19 heures. La grande pompe au Grand Palais. A partir des demi-finales, les combattants saluent la salle depuis le balcon intérieur et descendent l’escalier monumental jusqu’à la piste. Pour cette demi-finale, Sara Balzer rencontre une légende du sabre féminin : l’Ukrainienne Olha Kharlan. Quintuple médaillée olympique mais jamais titrée, 61 victoires en Coupe du monde (un record), elle se multiplie sur les fronts diplomatico-sportifs depuis l’invasion de son pays par la Russie. Disqualifiée et suspendue par sa fédération après avoir refusé de serrer la main d’une adversaire russe aux Mondiaux 2023, elle ne doit sa présence à Paris qu’à l’invitation personnelle de Thomas Bach, président du CIO, qui a réussi à faire plier les autorités de l’escrime. A Ouest-France, Balzer a raconté que la défaite d’Olga Kharlan au premier tour à Tokyo alors qu’elle était ultrafavorite, qu’elle avait vue des tribunes, l’avait marquée : «Elle était tellement rongée par le stress que ses jambes s’entremêlaient. Normalement, c’est un monstre sur la piste et là, elle était complètement perdue. Je m’étais dit : “Je veux faire les Jeux en individuel mais jamais je ne veux perdre comme ça.”» Balzer démarre fort sa demi-finale contre l’Ukrainienne et s’impose 15-7. Olga Kharlan a 34 ans, usée par les combats sportifs et politiques, prendra une pause après les JO. Elle ne sera sans doute jamais championne olympique. Ce sera un petit peu à cause de Sara Balzer.

19 h 20. Au tour de Manon Apithy-Brunet de descendre les marches du Grand Palais. Sa demi-finale est beaucoup moins lourde de symboles que celle de Balzer. Sur le papier, la médaillée de bronze à Tokyo part largement favorite face à la Coréenne Choi Sebin, sans aucune référence internationale. La Française mène tout le match, sauf quand son adversaire revient à 8-8. Elle s’impose 15-12, la France est assurée de faire le doublé au sabre féminin.

21 h 05. Olga Kharlan embrasse son casque, la piste, son entraîneur. Elle salue les supporters ukrainiens. Elle vient de s’imposer 15-14 dans le match pour la 3e place contre la Coréenne Choi Sebin. Le bronze suffit à son bonheur.

21 h 45. Pas de round d’observation dans cette finale. Le sabre est la plus rapide des armes de l’escrime, mais les deux filles font très fort. En moins de cinq secondes, déjà quatre touches inscrites. Manon Apithy-Brunet, qui a remporté deux des trois duels contre Sara Balzer, se détache (8-3). Elle ne laisse pas son adversaire respirer et imposer son jeu.

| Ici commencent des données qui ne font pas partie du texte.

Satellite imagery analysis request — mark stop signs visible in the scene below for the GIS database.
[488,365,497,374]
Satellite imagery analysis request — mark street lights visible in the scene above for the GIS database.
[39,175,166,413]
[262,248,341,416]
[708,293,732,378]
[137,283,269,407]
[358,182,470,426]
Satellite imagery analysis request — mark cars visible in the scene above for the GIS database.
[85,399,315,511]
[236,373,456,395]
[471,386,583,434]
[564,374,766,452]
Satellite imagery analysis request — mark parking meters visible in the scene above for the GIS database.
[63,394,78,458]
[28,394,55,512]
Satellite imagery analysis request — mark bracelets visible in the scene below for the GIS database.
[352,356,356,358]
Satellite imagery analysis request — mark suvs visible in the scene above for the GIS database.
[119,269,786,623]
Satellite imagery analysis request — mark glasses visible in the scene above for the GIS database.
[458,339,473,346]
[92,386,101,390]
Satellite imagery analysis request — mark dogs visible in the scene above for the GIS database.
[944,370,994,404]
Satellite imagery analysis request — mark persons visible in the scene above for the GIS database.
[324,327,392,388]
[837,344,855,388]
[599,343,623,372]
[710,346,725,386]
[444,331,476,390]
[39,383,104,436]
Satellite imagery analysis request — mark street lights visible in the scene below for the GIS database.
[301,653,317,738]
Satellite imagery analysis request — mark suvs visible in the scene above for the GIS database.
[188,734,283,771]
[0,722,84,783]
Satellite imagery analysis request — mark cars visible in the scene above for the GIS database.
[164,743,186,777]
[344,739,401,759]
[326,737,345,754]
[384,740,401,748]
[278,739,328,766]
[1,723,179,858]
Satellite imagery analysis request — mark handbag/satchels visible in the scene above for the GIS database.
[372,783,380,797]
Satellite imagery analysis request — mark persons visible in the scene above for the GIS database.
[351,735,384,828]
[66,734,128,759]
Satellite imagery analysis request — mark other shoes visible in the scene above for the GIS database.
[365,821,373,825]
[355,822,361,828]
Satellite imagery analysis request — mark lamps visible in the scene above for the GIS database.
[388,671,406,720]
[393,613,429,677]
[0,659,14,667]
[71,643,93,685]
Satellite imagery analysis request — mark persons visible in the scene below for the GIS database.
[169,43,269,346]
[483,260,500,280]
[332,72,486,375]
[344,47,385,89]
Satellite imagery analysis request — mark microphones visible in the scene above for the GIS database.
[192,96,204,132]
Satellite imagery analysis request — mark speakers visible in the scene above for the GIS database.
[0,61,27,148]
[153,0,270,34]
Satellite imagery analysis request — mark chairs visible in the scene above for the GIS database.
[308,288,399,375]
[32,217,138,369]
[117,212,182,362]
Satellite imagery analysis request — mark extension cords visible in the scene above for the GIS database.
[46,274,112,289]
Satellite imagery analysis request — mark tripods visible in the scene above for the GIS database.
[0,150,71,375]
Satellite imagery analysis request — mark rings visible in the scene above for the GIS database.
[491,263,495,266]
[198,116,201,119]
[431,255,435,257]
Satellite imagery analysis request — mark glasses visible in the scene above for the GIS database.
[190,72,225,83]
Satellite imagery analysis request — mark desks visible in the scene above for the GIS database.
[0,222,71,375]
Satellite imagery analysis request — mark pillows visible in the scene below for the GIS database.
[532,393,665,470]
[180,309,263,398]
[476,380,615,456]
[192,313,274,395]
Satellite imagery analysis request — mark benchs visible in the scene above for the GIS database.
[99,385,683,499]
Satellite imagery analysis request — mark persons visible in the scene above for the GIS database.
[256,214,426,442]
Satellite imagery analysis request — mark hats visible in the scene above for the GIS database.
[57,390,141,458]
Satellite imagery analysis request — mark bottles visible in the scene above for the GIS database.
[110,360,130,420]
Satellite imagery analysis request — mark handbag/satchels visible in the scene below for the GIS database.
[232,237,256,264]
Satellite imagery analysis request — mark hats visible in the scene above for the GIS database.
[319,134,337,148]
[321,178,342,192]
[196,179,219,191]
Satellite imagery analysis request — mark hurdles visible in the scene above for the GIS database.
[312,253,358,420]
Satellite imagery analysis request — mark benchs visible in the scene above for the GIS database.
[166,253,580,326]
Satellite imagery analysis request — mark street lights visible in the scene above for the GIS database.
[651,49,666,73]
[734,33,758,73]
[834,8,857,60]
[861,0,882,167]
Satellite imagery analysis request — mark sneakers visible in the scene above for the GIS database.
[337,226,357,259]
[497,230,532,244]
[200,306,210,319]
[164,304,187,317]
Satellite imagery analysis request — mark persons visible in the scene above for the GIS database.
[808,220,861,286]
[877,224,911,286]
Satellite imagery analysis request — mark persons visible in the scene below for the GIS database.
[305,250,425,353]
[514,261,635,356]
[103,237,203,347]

Entre les deux tireuses, le cœur du public balance. L’ambiance est moins chaude que d’habitude sous la verrière. Apithy-Brunet garde un petit matelas et s’offre trois touches de match (14-11). L’arbitre doit vérifier la vidéo à chaque assaut. C’est finalement Manon qui bat Sara (15-12). Les deux filles s’étreignent et le public, jusque-là comme gêné de devoir choisir, peut exulter. Le protocole vole en éclats. Toute l’équipe de France sabre monte sur la piste. Les deux tireuses giclent de leurs bras. Etreinte collective. C’est la fin d’une journée si particulière, si semblable pour les deux femmes. Mais il fallait une gagnante.